1. Checkout the source: `git clone git://github.com/tszalay/poreseq.git`
2. Create virtual environment: `virtualenv VE-PORESEQ`
3. Activate it: `. VE-PORESEQ/bin/activate`
4. Install numpy if needed: `pip install numpy`
5. And Cython: `pip install cython`
6. And poreseq into the virtual environment: `cd poreseq`
7. `pip install -e .`

The Python requirements are handled by setuptools, while some of the utility scripts depend on the LAST aligner and the Celera/PBcR assembler. If you would like
to change these requirements, edit the scripts in the scripts/ folder (and reinstall). Note that the poreseq_assemble script, in addition to
needing PBcR, also needs the correct path to poreseq.spec and should be updated as such.

## Examples
The basic aspects of the usage are described below. For any command, the -h flag displays help.

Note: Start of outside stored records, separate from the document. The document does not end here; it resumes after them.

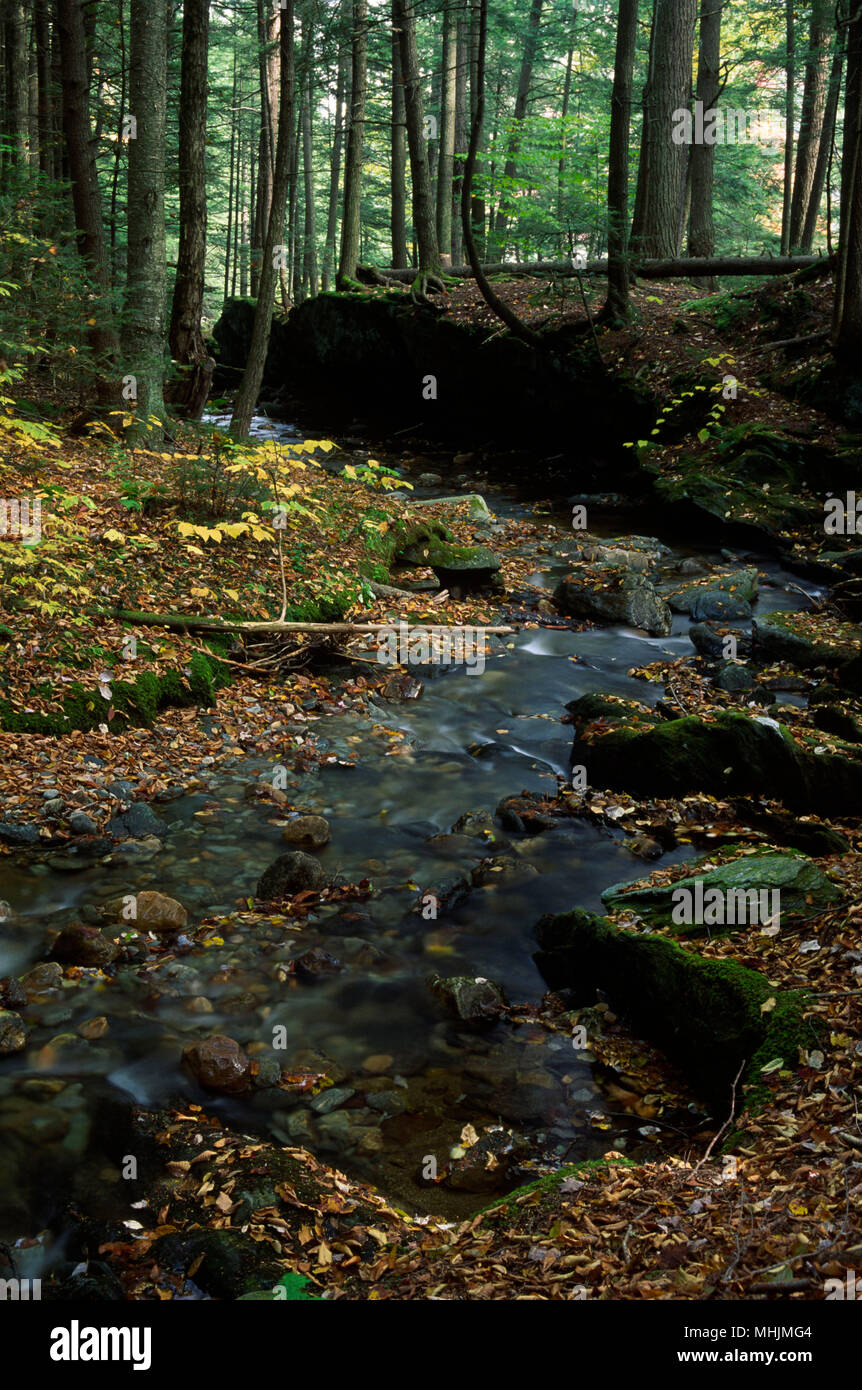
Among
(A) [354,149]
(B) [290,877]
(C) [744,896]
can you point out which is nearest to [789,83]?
(A) [354,149]

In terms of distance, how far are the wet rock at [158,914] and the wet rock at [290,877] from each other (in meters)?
0.57

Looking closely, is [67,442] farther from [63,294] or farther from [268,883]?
[268,883]

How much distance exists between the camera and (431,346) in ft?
69.2

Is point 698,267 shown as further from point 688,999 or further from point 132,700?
point 688,999

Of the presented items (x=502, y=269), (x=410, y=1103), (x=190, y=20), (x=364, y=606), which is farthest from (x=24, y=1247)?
(x=502, y=269)

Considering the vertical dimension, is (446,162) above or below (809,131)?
above

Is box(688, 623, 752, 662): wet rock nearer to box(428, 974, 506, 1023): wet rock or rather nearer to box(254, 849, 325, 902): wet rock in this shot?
box(254, 849, 325, 902): wet rock

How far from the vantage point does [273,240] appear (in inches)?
428

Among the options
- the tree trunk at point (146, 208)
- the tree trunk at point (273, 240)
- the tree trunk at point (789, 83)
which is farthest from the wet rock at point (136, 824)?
the tree trunk at point (789, 83)

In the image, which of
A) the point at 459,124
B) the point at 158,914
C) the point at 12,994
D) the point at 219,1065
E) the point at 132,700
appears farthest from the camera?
the point at 459,124

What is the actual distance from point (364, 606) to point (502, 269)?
16.1m

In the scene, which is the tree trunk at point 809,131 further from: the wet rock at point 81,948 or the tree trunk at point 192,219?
the wet rock at point 81,948

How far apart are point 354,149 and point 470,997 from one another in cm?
2199

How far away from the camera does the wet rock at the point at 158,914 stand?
538 cm
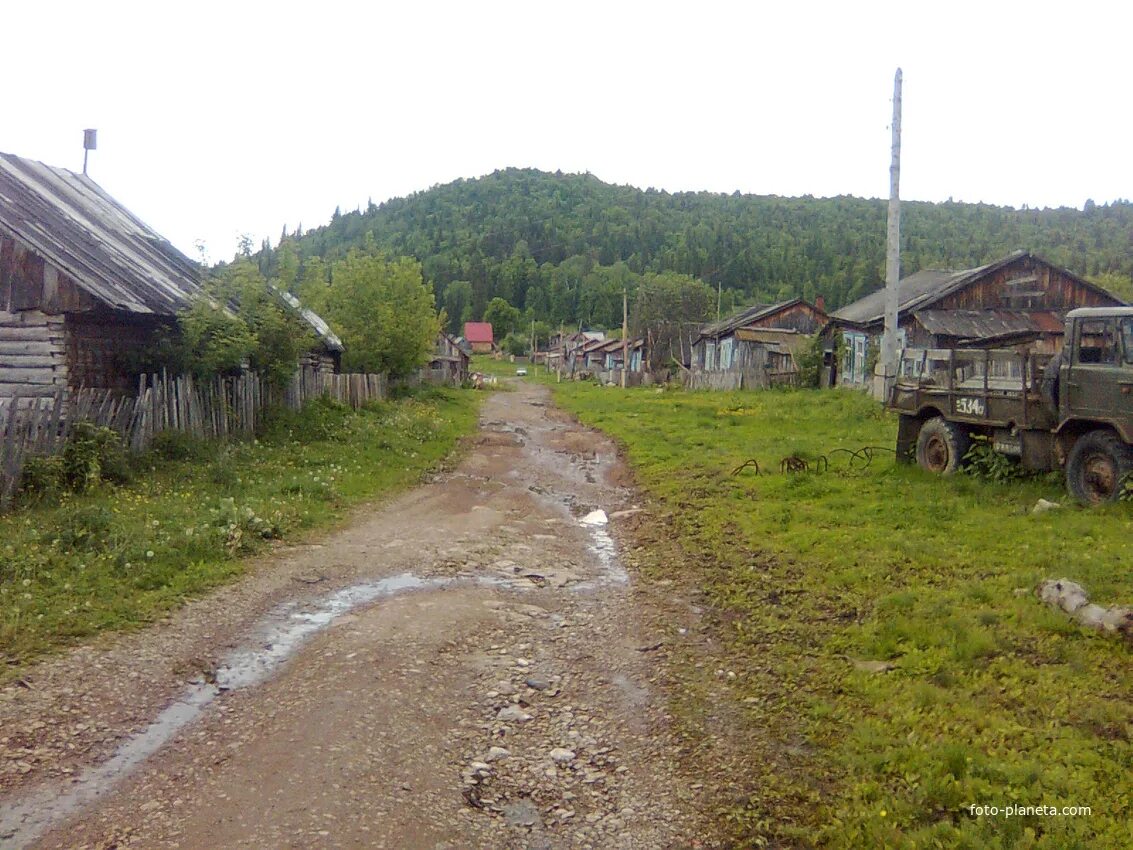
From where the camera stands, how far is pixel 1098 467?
10.5 meters

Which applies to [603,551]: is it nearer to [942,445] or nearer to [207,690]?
[207,690]

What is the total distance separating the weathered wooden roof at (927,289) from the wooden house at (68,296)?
23.2 metres

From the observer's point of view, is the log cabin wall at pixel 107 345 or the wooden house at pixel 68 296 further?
the log cabin wall at pixel 107 345

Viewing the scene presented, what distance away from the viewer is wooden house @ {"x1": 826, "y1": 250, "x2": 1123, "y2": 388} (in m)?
28.4

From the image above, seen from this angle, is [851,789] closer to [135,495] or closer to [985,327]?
[135,495]

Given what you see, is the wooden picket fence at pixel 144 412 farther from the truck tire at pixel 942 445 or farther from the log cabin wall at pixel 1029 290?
the log cabin wall at pixel 1029 290

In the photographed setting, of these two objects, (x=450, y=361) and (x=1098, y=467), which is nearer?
(x=1098, y=467)

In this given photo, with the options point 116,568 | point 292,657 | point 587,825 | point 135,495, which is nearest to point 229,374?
point 135,495

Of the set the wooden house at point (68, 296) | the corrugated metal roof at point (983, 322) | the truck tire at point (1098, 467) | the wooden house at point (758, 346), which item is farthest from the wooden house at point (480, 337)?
the truck tire at point (1098, 467)

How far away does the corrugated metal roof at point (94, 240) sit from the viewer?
13.2m

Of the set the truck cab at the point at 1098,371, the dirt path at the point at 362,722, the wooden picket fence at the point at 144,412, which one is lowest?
the dirt path at the point at 362,722

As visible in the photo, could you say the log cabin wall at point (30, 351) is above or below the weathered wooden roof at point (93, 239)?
below

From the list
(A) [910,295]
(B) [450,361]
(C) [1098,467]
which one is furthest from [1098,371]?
(B) [450,361]

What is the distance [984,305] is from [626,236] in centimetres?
9787
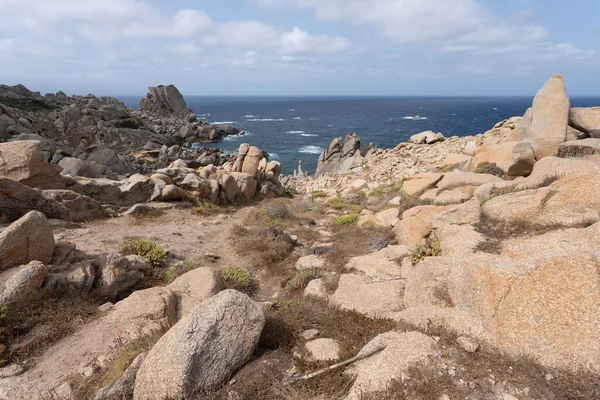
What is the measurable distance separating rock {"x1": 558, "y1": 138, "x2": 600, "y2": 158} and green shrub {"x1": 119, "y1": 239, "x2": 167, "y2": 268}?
16624mm

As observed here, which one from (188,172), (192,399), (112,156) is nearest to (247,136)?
(112,156)

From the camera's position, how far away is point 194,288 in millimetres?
9461

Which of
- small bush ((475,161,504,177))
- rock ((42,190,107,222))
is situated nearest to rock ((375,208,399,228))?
small bush ((475,161,504,177))

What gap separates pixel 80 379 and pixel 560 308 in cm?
846

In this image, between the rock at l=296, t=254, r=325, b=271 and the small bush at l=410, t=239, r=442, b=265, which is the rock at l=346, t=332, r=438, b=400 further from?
the rock at l=296, t=254, r=325, b=271

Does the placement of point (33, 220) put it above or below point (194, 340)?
above

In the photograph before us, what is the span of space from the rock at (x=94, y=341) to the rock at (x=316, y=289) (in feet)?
12.0

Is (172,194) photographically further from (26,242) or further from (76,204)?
(26,242)

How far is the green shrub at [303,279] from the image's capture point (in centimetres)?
1041

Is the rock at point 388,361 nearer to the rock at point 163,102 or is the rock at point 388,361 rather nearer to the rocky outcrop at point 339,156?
the rocky outcrop at point 339,156

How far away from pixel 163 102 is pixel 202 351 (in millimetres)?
117398

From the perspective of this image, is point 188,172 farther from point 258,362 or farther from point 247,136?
point 247,136

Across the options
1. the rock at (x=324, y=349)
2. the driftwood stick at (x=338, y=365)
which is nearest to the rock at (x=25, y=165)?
the rock at (x=324, y=349)

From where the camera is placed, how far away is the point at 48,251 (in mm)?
9867
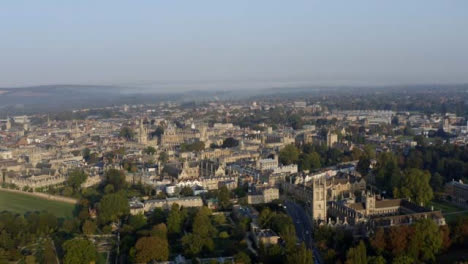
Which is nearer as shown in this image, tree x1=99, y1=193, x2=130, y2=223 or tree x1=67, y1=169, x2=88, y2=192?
tree x1=99, y1=193, x2=130, y2=223

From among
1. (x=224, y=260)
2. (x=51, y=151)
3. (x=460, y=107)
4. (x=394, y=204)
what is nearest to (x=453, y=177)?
(x=394, y=204)

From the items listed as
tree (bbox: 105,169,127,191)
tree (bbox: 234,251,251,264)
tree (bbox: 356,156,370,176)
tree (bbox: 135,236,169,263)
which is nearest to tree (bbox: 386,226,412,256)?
tree (bbox: 234,251,251,264)

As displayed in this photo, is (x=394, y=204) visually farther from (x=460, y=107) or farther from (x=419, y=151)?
(x=460, y=107)

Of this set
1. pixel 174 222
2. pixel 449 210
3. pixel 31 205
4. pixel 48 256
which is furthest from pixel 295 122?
pixel 48 256

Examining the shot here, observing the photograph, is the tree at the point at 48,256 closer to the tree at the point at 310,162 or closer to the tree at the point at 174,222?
the tree at the point at 174,222

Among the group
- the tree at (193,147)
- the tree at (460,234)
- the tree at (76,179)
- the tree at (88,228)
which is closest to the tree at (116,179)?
the tree at (76,179)

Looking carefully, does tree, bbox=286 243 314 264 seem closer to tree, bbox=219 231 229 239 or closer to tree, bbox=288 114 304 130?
tree, bbox=219 231 229 239
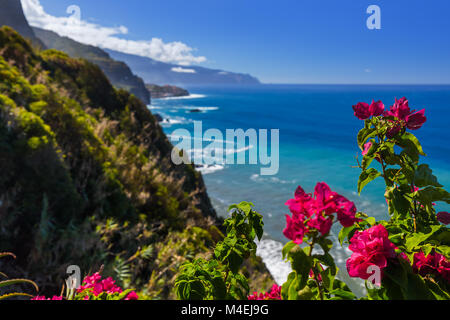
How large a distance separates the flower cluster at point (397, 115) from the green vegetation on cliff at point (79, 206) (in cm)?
369

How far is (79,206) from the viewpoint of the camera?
4.94 m

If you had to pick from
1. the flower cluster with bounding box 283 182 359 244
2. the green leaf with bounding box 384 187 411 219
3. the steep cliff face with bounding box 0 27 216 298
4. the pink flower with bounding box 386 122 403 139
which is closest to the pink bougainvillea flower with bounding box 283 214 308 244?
the flower cluster with bounding box 283 182 359 244

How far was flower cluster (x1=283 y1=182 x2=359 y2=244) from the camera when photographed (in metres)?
0.94

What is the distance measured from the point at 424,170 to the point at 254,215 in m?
0.84

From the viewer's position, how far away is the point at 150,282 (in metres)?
4.46

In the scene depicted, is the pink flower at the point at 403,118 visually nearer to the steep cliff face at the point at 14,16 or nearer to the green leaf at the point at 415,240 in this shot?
the green leaf at the point at 415,240

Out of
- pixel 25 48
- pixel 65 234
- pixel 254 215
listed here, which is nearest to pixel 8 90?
pixel 65 234

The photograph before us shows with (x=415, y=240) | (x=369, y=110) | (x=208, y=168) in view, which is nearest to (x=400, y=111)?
(x=369, y=110)

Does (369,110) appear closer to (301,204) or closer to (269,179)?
(301,204)

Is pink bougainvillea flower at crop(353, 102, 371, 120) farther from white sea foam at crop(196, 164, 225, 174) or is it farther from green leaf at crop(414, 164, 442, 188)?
white sea foam at crop(196, 164, 225, 174)

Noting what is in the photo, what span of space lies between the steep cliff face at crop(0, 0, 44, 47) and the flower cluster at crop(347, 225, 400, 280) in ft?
352

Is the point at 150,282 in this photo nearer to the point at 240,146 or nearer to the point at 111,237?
the point at 111,237

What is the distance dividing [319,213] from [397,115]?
987mm
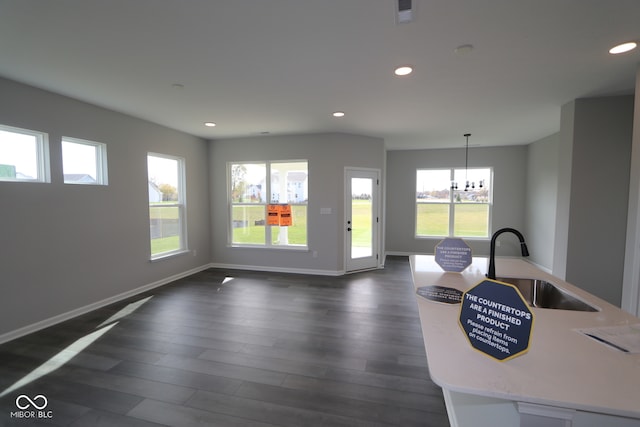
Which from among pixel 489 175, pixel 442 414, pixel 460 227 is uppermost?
pixel 489 175

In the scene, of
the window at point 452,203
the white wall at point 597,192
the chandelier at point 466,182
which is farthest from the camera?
the window at point 452,203

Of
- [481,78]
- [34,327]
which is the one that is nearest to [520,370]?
[481,78]

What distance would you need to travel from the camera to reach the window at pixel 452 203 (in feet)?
21.6

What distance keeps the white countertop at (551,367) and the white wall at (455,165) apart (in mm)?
5635

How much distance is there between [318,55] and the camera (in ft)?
7.62

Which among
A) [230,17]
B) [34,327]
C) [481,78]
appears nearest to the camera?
[230,17]

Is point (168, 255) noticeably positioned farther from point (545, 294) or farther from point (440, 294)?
point (545, 294)

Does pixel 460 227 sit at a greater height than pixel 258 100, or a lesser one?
lesser

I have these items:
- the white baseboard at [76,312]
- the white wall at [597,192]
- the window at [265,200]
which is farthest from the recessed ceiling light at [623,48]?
the white baseboard at [76,312]

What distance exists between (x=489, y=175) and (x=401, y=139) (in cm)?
257

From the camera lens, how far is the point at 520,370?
3.11 ft

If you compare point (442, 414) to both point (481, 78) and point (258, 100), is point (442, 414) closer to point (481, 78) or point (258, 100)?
point (481, 78)

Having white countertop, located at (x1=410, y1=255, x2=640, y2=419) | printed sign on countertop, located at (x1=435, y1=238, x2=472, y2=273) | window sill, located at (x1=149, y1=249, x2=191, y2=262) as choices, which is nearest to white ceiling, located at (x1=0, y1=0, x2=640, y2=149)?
printed sign on countertop, located at (x1=435, y1=238, x2=472, y2=273)

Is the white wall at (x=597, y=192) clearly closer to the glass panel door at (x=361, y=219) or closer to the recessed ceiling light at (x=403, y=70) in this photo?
the recessed ceiling light at (x=403, y=70)
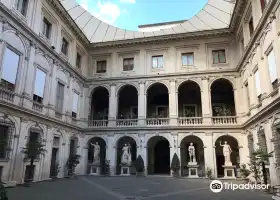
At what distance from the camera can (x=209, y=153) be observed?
1958 cm

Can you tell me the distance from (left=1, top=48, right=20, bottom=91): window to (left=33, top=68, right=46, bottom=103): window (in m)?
2.03

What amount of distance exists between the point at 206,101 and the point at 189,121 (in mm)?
2352

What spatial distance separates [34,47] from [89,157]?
12046mm

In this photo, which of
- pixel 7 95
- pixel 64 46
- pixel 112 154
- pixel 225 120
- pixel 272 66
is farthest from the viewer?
pixel 112 154

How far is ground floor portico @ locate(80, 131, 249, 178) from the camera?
1955cm

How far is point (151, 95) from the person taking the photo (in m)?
25.8

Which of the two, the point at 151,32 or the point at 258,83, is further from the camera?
the point at 151,32

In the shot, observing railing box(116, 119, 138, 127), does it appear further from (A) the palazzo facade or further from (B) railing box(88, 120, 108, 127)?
(B) railing box(88, 120, 108, 127)

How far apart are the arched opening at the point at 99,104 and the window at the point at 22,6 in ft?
36.0

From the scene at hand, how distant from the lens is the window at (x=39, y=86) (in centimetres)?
1575

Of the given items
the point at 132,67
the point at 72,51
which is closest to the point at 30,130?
the point at 72,51

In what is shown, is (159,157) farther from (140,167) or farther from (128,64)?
(128,64)

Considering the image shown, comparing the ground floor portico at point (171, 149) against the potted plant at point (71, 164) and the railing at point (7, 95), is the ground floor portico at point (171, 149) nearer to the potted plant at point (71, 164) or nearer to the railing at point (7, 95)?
the potted plant at point (71, 164)

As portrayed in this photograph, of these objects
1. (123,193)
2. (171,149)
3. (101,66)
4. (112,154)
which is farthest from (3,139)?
(101,66)
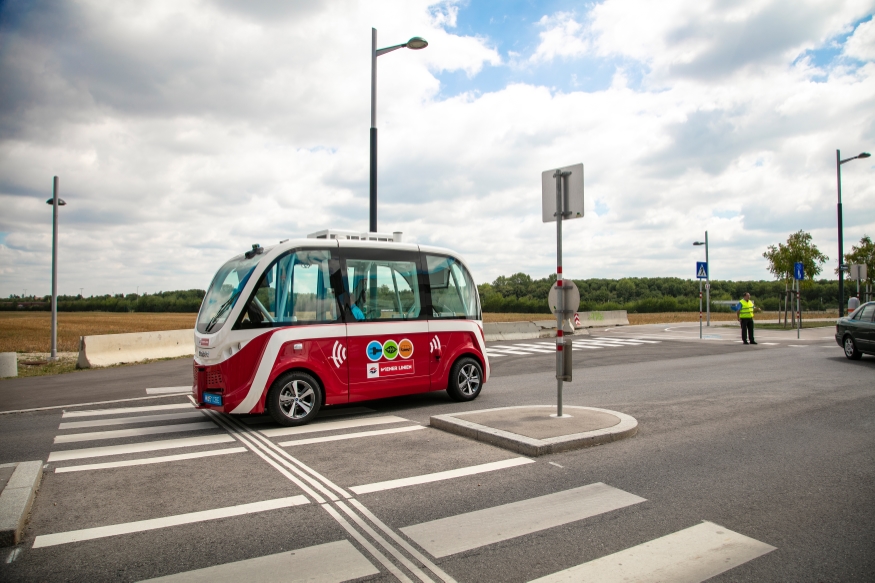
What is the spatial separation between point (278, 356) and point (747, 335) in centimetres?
1994

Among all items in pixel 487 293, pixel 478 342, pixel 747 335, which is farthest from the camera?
pixel 487 293

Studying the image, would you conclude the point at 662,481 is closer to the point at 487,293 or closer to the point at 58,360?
the point at 58,360

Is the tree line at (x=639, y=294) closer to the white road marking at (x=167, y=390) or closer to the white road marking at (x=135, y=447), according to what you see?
the white road marking at (x=167, y=390)

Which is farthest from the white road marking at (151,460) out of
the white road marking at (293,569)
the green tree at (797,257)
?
the green tree at (797,257)

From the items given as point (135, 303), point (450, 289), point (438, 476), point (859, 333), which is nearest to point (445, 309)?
point (450, 289)

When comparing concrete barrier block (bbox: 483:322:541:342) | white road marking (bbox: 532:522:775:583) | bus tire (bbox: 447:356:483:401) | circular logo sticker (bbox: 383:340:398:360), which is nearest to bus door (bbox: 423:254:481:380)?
bus tire (bbox: 447:356:483:401)

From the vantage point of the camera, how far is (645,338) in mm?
24469

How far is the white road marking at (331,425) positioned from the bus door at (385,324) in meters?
0.35

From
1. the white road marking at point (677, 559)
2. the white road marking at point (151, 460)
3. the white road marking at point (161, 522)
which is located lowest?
the white road marking at point (151, 460)

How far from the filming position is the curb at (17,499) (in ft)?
13.7

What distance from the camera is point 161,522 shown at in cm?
457

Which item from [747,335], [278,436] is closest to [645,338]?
[747,335]

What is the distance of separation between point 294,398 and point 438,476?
3315mm

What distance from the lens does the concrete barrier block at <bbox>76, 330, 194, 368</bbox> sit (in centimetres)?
1753
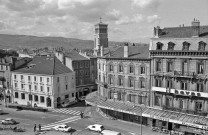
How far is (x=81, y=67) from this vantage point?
8056 cm

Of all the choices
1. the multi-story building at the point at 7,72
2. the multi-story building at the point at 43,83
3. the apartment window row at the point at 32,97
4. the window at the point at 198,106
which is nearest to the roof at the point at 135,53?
the window at the point at 198,106

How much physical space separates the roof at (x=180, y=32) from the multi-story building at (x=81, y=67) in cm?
3376

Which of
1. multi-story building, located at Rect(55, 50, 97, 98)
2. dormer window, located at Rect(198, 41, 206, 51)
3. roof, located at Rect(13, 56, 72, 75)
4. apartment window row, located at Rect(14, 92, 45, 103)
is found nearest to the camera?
dormer window, located at Rect(198, 41, 206, 51)

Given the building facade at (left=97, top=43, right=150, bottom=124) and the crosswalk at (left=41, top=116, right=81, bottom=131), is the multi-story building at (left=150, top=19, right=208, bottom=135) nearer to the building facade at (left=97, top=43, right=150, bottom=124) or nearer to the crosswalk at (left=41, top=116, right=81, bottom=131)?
the building facade at (left=97, top=43, right=150, bottom=124)

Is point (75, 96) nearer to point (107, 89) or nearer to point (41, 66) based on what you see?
point (41, 66)

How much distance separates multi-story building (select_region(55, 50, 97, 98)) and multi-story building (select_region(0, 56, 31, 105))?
13.3m

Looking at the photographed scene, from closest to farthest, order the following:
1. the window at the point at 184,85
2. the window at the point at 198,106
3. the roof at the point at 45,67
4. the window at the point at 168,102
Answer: the window at the point at 198,106, the window at the point at 184,85, the window at the point at 168,102, the roof at the point at 45,67

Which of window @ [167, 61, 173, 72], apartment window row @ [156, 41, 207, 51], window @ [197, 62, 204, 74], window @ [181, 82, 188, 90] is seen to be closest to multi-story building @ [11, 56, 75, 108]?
apartment window row @ [156, 41, 207, 51]

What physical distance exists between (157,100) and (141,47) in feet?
45.1

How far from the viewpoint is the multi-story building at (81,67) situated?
76875 mm

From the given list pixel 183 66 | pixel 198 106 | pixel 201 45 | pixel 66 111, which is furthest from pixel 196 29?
pixel 66 111

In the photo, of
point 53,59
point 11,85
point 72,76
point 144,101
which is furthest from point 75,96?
point 144,101

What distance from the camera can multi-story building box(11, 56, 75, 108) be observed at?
69500mm

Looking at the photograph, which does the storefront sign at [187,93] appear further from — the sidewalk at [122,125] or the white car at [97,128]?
the white car at [97,128]
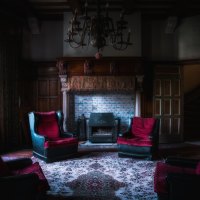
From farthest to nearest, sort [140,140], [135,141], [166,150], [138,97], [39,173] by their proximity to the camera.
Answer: [138,97]
[166,150]
[140,140]
[135,141]
[39,173]

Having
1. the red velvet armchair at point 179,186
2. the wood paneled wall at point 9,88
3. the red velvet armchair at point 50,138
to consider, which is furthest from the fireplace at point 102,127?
the red velvet armchair at point 179,186

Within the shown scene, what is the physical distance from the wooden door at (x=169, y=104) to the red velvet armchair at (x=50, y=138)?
298cm

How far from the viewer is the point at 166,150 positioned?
688cm

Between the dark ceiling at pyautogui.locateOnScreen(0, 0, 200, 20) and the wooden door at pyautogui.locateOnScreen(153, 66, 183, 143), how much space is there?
1659 mm

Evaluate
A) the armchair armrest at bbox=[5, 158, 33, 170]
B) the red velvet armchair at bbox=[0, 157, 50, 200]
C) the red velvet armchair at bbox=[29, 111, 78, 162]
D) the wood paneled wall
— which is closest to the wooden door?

Sequence extraction from fast5 files:

* `poreseq extract /media/run-33 ./allreads.fasta`

Overlap alignment via LAST (outputs to allaligns.bam):

* `poreseq_align ./allreads.fasta ./allreads.fasta allaligns`

Split fasta into 10kb regions in 16 files for processing:

* `poreseq split ./allreads.fasta -n 16 -R 10000`

Error correction (correct the regions in the 15th file as defined by the splitting above):

* `poreseq consensus -p params.conf ./allreads.fasta ./allaligns.bam /media/run-33 -R allreads.44.region -o corr.44.fasta`

Error correction (manually correct a specific region of a read from allreads):

* `poreseq consensus -p params.conf ./allreads.fasta ./allaligns.bam /media/run-33 -r ch_23_read_11.fast5:1000:2000 -o corr.fasta`

Merge previously split and corrected sequences:

* `poreseq merge merged.fasta corr.*.fasta`

Assemble sequences using Celera assembler (with 4 threads):

* `poreseq_assemble merged.fasta genomeSize=48500 -t 4`

Train skip and stay parameters on bases 46kb-48kb of a known reference (with 16 threads):

* `poreseq train reference.fasta alignment.bam reads.fasta /media/run-data -n 16 -i 30 -p starting_params.conf -r 46000:48000`

Score mutations listed in mutations.txt against reference:

* `poreseq variant reference.fasta alignment.bam /media/run-data -m muts.txt -p params.conf`

Example mutations.txt (start, original, mutated):

```
11 AC G
1994 . C
2301 A .
```

(note that start index is 0-based)

Example of Python package usage:
```
import poreseq

params = poreseq.LoadParams('./params.conf')
reginfo = poreseq.RegionInfo('10000:20000') # poreseq.RegionInfo() for whole strand
pa = poreseq.LoadAlignedEvents('reference.fasta','alignment.bam','/media/run-data',reginfo,params)
# pa is now a PSAlign class, pa.sequence is the consensus/ref sequence
# pa.events are the loaded events and pa.params is the same params as loaded above
# get likelihood score of each event, also realign events to ref.
pa.ScoreEvents()
# display which reference bases are aligned to by current levels 2000:3000 for event 2
# note that these are 1-based for internal reasons
print pa.events[2].ref_align[2000:3000]
```

At the time of writing, “poreseq consensus” takes around 2 minutes to error-correct a 1 kb region at 10X coverage, meaning that it can take tens of hours on a single CPU to error-correct the fragments before assembling λ DNA, or thousands of CPU-hours to correct bacterial genomes. If the coverage is sufficient, it is more efficient to assemble without doing poreseq error correction, and then using poreseq to align and refine the resulting assembly:

* `poreseq_assemble allreads.fasta genomeSize=4650000 -t 4`
* [copy assembled sequences to pbcr_assemblies.fasta]
* `poreseq_align ./pbcr_assemblies.fasta ./allreads.fasta pbcr_aligns`
* `poreseq consensus ./pbcr_assemblies.fasta ./pbcr_aligns.bam /media/run-33 -o pbcr_corrected.fasta [other flags]`

Additionally, if only a specific region of the genome is desired, poreseq can simply error correct that region, greatly reducing the time required.